Mr. Kaegi said he was insulted by the CRA's comment that he was only trying to make his wife happy. Ms. Dallaire was more blunt. “I thought it was cruel,” she said.

Their lawyer, Peter Aprile, said the case illustrates the problems artists face trying to prove to the CRA that they run a business. A couple of weeks after the Kaegi ruling, a different Tax Court judge disallowed expenses claimed by a Winnipeg musician, ruling that he was pursuing a hobby, not a commercial activity.

“I think that when our government does not appreciate the unique nature of artistic endeavours in administering the Income Tax Act, Canadians risk losing our artists and our cultural identity,” Mr. Aprile said.

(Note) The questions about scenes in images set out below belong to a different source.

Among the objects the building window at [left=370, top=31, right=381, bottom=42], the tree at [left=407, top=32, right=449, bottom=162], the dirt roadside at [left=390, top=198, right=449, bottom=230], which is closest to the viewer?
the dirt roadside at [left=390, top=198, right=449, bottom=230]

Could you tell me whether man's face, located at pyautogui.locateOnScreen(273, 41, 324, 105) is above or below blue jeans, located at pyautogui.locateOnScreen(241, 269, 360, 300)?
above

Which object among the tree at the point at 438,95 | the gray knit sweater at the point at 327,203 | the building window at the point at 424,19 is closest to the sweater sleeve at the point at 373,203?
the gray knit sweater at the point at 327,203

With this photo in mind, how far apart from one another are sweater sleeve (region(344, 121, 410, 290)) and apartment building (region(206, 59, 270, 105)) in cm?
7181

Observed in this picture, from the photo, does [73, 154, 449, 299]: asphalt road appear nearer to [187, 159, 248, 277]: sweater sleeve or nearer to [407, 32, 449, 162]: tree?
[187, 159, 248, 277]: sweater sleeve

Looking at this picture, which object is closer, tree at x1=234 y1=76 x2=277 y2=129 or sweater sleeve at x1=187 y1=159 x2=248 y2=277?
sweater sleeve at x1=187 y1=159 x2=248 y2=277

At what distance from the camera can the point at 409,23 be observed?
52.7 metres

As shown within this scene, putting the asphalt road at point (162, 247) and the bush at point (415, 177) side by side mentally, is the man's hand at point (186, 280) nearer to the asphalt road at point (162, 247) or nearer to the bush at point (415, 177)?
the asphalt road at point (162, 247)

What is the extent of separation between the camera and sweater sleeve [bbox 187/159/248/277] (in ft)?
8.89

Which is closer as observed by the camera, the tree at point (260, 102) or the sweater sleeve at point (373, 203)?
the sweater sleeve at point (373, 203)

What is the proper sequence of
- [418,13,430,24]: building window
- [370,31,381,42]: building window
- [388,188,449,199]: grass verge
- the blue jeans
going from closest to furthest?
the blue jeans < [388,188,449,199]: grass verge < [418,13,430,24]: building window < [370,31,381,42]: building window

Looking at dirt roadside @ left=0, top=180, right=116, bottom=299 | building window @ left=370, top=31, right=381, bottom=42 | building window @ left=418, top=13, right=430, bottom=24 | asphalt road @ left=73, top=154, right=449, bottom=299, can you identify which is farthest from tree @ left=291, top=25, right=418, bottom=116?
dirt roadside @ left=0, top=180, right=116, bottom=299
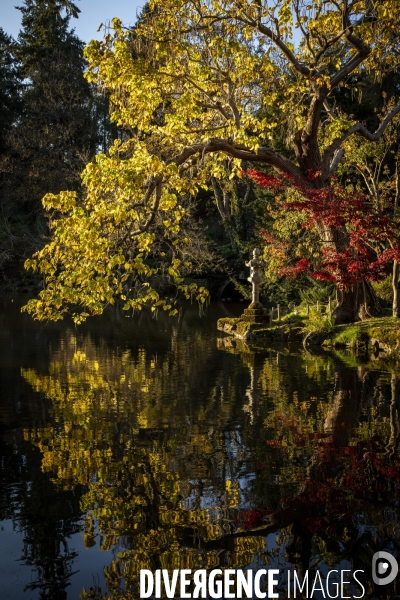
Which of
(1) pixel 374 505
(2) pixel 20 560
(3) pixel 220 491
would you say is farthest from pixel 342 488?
(2) pixel 20 560

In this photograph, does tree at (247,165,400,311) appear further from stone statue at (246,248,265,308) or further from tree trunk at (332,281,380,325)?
stone statue at (246,248,265,308)

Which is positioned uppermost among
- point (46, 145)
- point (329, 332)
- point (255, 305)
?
point (46, 145)

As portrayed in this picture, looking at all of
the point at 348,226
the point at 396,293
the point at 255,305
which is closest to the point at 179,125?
the point at 348,226

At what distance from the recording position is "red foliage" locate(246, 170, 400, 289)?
14539 mm

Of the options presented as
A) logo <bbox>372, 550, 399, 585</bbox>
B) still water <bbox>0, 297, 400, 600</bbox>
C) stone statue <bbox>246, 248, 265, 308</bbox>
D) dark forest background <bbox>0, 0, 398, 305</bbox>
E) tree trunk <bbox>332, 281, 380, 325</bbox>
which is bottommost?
logo <bbox>372, 550, 399, 585</bbox>

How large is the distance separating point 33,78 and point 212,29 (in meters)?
31.3

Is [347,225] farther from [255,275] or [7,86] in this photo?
[7,86]

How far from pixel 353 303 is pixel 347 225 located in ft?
7.09

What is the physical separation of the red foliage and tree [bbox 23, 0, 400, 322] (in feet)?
0.98

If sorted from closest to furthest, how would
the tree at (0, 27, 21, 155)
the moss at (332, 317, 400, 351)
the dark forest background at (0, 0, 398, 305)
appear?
the moss at (332, 317, 400, 351) → the dark forest background at (0, 0, 398, 305) → the tree at (0, 27, 21, 155)

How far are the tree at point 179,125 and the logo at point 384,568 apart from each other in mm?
4395

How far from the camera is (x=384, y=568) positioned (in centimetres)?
458

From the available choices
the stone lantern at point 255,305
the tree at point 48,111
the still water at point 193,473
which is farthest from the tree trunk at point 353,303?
the tree at point 48,111

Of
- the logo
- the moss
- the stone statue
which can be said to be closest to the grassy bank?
the moss
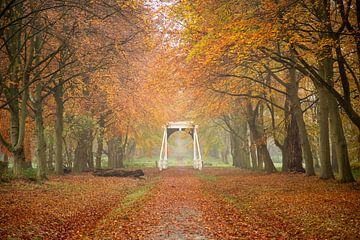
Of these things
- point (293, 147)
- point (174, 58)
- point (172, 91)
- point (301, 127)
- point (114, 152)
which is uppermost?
point (174, 58)

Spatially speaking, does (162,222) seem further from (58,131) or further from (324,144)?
Answer: (58,131)

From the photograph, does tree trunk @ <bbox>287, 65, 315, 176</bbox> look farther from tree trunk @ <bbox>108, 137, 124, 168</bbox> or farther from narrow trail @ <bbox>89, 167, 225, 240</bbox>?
tree trunk @ <bbox>108, 137, 124, 168</bbox>

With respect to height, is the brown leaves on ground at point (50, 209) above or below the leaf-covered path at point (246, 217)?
above

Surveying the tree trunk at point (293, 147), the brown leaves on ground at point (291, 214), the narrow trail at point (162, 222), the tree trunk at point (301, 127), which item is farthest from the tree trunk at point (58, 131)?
the tree trunk at point (293, 147)

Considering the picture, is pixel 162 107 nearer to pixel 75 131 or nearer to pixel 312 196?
pixel 75 131

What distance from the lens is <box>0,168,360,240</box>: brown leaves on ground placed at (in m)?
7.50

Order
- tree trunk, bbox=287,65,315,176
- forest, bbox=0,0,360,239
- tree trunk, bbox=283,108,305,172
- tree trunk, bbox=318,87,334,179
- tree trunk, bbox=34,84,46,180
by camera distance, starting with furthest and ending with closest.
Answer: tree trunk, bbox=283,108,305,172
tree trunk, bbox=287,65,315,176
tree trunk, bbox=34,84,46,180
tree trunk, bbox=318,87,334,179
forest, bbox=0,0,360,239

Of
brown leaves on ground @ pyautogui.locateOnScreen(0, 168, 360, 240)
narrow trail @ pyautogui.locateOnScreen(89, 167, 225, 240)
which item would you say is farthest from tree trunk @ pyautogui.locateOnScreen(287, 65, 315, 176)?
narrow trail @ pyautogui.locateOnScreen(89, 167, 225, 240)

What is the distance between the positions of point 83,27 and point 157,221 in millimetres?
10535

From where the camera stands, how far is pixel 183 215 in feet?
31.6

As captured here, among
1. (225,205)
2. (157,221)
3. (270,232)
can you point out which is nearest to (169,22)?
(225,205)

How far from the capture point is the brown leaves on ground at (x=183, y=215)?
7.50 meters

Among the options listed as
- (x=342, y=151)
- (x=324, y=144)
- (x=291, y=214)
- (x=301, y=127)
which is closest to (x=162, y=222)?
(x=291, y=214)

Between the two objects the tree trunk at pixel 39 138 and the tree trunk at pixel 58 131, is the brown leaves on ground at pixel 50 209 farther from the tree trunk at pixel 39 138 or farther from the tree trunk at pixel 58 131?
the tree trunk at pixel 58 131
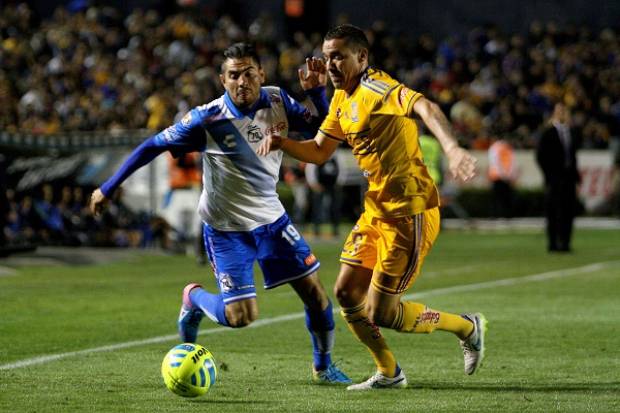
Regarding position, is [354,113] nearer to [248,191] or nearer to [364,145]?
[364,145]

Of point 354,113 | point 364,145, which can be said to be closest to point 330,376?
point 364,145

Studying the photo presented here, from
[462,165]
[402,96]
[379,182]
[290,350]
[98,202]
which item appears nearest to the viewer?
[462,165]

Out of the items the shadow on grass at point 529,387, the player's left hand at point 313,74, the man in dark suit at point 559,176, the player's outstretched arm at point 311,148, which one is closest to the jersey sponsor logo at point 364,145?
the player's outstretched arm at point 311,148

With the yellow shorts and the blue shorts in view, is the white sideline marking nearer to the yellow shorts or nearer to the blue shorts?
the blue shorts

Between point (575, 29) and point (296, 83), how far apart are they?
8.54m

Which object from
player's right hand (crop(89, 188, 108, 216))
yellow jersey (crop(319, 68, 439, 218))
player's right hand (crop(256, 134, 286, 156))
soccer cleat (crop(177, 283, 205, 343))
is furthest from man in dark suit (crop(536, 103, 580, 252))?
player's right hand (crop(89, 188, 108, 216))

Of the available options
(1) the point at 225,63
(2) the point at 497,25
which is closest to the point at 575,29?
(2) the point at 497,25

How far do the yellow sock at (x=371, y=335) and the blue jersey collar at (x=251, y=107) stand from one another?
1447 millimetres

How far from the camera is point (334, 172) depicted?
1021 inches

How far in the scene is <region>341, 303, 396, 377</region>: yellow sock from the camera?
8391mm

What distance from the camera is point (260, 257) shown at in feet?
28.8

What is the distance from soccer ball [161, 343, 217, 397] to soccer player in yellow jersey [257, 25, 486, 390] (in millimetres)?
951

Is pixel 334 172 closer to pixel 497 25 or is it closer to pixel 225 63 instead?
pixel 497 25

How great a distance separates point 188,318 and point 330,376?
4.35 ft
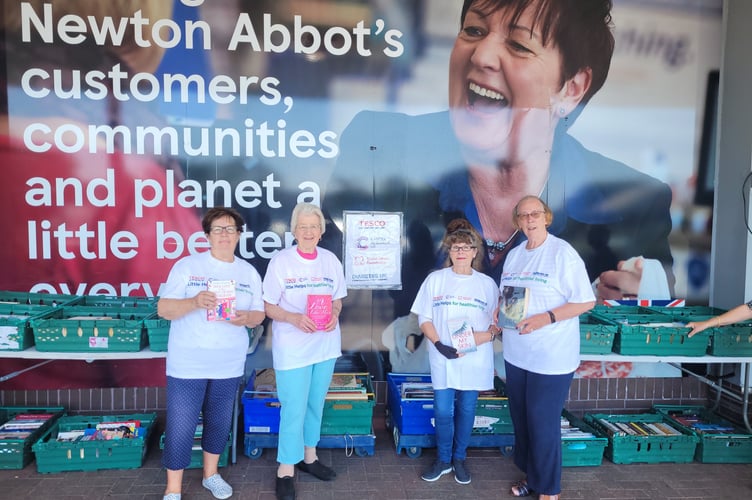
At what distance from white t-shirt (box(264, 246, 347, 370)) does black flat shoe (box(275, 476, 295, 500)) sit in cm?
78

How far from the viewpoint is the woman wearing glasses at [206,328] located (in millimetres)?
3156

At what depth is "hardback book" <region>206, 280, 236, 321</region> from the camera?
3.12 m

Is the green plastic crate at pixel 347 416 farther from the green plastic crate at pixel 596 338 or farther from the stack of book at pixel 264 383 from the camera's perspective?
the green plastic crate at pixel 596 338

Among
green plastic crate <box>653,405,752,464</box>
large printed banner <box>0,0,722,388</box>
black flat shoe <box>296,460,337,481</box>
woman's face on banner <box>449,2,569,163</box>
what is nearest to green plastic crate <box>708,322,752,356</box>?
green plastic crate <box>653,405,752,464</box>

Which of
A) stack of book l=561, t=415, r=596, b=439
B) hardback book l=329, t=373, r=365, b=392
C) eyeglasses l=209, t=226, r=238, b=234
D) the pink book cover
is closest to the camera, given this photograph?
eyeglasses l=209, t=226, r=238, b=234

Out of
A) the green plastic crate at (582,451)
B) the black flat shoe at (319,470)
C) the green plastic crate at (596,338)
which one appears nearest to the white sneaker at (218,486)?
the black flat shoe at (319,470)

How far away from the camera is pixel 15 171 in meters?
4.51

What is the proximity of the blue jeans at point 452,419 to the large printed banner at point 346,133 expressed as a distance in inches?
52.6

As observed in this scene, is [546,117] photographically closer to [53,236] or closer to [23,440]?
[53,236]

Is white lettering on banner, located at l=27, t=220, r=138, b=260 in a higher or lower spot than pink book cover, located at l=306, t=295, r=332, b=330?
higher

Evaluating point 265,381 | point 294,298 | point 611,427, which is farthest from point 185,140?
point 611,427

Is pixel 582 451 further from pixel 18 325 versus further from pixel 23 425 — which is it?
pixel 23 425

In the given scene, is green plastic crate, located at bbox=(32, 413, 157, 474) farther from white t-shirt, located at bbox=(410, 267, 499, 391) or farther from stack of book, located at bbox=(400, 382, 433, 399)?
white t-shirt, located at bbox=(410, 267, 499, 391)

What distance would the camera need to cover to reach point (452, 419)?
376cm
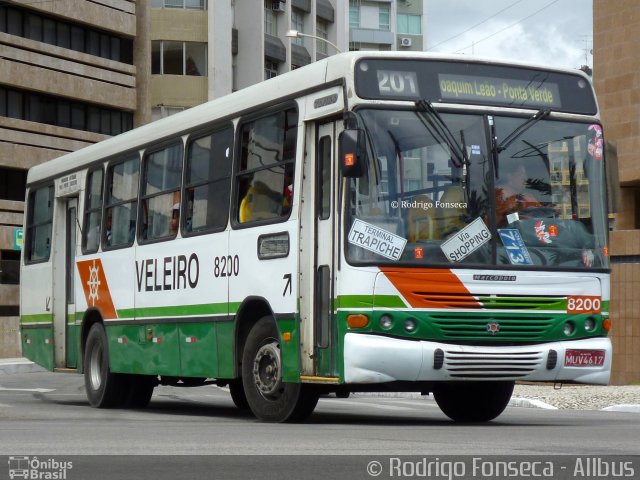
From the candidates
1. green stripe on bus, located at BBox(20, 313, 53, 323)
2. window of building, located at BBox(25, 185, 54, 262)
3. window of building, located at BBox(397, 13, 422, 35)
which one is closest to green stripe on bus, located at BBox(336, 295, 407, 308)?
green stripe on bus, located at BBox(20, 313, 53, 323)

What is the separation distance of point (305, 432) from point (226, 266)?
3242 millimetres

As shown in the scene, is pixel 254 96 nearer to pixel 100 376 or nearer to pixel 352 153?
pixel 352 153

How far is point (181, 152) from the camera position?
56.3 feet

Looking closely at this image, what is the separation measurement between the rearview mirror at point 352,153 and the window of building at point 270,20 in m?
57.4

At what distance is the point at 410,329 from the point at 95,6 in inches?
1887

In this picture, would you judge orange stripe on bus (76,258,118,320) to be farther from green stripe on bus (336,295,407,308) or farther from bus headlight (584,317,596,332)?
bus headlight (584,317,596,332)

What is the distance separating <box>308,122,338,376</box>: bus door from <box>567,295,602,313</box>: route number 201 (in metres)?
2.29

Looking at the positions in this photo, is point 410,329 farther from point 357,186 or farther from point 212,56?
point 212,56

Mr. Kaegi and Ms. Dallaire began their music journey in 1997. At that time, he was chief administrator for the township of Archipelago, which stretches along Georgian Bay, while Ms. Dallaire dabbled
in country and western songs.

They drew up a business agreement and specified their duties, Mr. Kaegi as manager covering all expenses and Ms. Dallaire performing. They knew it could take up to 20 years for Ms. Dallaire to become established.

They put together a couple of CDs and sent songs to radio stations across North America. When that didn't work, they decided to focus on folk songs about shipwrecks in the Great Lakes. But the venture struggled financially. The couple lost money every year, sometimes as much as $30,000.

The CRA began to take note. In 2001, the agency audited the couple and allowed the expenses, deciding that the business was a start-up. But by 2006, the CRA said enough was enough, and it disallowed $82,000 in expenses Mr. Kaegi claimed in 2003, 2004 and 2005. The agency said the venture was no longer a business, but a personal endeavour.

In his ruling, Judge Miller acknowledged the dilemma the CRA has to face “in determining whether artists are indeed in business. “But he said the court must recognize that “the musician trying to get a break in the music industry is caught in a different time frame.”

The couple plan to stick with the music world. “It's been difficult,“ Ms. Dallaire wrote. “It feels like [CRA] shot down a dream and now it's hard to resurrect it.”